* **Tugas Latihan**:
1. Menurut catatan harian ini, sudah berapa lama penulis kuliah di tempatnya sekarang?
2. Tentukan apakah setiap pernyataan berikut sesuai dengan catatan harian ini, lalu kutip kata-kata yang menjadi dasarnya. (a) Penulis yakin tempat lain pasti lebih baik. (b) Penulis mengakui tempat yang sekarang mungkin lebih baik. (c) Ospek yang dijalani penulis berlangsung satu semester.

Diary III

11 Oktober 2017
Kurang lebih dua bulan saya kuliah disini. Masih labil kayaknya. Seperti yang saya katakan sebelumnya. Seolah, memilih jalan ini adalah sebuah pelampiasan dari dilema anak yang tidak memahami mimpi dan keinginannya. Punya ego dan gengsi yang begitu tinggi. Banyak hal yang ia pikirkan matang matang sehingga, tidak satuppun ada yang dijalankan. Hhhhhh~ sangat disayangkan kan? Kalau saya bisa putar kembali waktu itu, saya tidak akan sesempit kala itu. Sesederhana "saya mau ini" mungkin akan lebih bisa mengantarkan saya ke tempat yang lebih nyaman dari ini.

Anggap saja saya kurang bersyukur. Tapi, bukan itu yang menjadi masalah saya. Bisakah kamu bayangkan, setiap hari, tidak itu berlebihan. Yah, tidak setiap hari. Tapi berulang kali, kamu merasa ini bukan tempat yang sama seperti apa yang hati kamu inginkan. Kamu ingin pergi. Apa di tempat lain akan lebih baik? Tidak ada yang tahu. Tapi dalam pikiranku, menjalani sesulit apapun keadaan nantinya, jika hal itu adalah yang saya inginkan, mungkin rasanya tidak akan seberat seperti menjalani hal mudah yang tidak saya inginkan. Mana tempat yang lebih baik? Jujur, mungkin yang sekarang inilah yang lebih baik. Lantas, kenapa saya menginginkan tempat lain yang belum tentu lebih baik? Saya merasa, saya akan lebih baik jika berada disana. Akan lebih menikmati tepatnya. Disini, semua sudah baik baik saja, kecuali hati saya berkata tidak. Rasanya berat. Ospek satu semester, berkali kali kena marah dosen, dan semua hal yang lebih meyakinkan untuk saya memutuskan ingin memilih jalan lain.

* **Daftar Entri**:
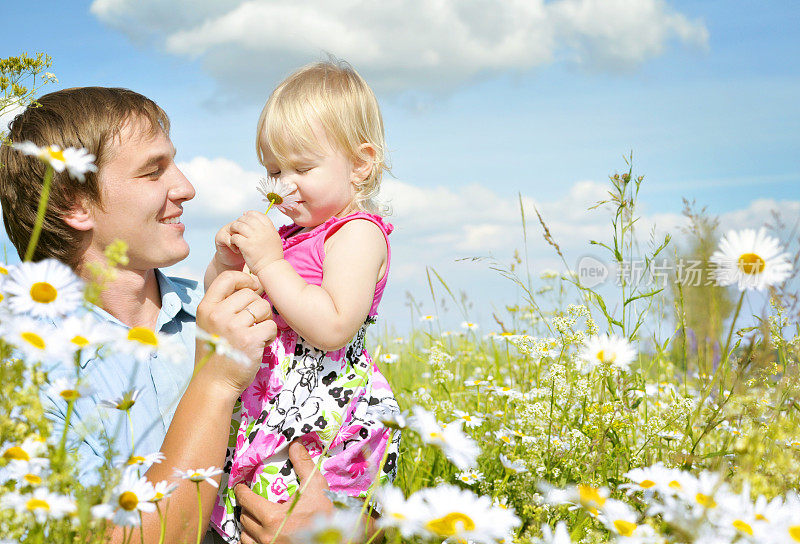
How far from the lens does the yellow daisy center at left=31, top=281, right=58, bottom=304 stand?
1.22 metres

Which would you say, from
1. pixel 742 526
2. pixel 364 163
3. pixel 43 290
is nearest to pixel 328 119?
pixel 364 163

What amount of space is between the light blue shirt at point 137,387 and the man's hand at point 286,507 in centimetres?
41

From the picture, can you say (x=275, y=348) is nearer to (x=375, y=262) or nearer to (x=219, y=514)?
(x=375, y=262)

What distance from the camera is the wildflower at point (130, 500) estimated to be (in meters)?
1.29

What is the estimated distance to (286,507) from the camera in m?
2.20

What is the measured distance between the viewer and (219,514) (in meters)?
2.35

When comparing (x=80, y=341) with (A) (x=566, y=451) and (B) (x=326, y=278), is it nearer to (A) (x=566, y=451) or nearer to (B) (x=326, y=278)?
(B) (x=326, y=278)

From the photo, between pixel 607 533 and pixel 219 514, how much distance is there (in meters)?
1.28

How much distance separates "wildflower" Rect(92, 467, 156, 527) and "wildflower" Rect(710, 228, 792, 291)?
1.24 m

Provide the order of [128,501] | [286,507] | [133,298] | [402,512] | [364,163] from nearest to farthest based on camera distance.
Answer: [402,512] < [128,501] < [286,507] < [364,163] < [133,298]

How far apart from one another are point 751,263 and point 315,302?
118cm

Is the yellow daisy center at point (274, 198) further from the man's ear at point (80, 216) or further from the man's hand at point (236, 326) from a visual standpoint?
the man's ear at point (80, 216)

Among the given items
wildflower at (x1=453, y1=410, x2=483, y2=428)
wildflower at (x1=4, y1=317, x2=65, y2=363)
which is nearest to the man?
wildflower at (x1=453, y1=410, x2=483, y2=428)

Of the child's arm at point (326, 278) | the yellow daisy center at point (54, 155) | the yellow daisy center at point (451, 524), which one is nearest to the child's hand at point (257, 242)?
the child's arm at point (326, 278)
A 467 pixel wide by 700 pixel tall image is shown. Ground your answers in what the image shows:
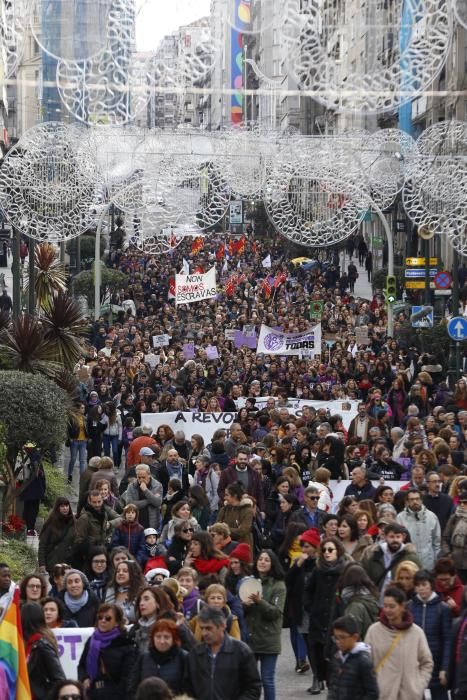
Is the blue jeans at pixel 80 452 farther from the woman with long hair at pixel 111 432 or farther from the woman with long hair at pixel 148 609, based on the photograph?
the woman with long hair at pixel 148 609

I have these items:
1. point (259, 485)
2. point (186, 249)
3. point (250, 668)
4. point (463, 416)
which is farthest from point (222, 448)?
point (186, 249)

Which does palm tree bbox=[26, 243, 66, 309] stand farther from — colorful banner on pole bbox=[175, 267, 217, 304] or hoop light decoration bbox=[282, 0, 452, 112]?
hoop light decoration bbox=[282, 0, 452, 112]

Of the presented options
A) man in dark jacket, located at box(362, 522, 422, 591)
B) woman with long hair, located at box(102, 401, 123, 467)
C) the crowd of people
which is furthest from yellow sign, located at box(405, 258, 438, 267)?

* **Jawaban Tugas**:
1. Kurang lebih dua bulan.

2.
(a) Tidak: "Apa di tempat lain akan lebih baik? Tidak ada yang tahu."
(b) Ya: "Jujur, mungkin yang sekarang inilah yang lebih baik."
(c) Ya: "Ospek satu semester"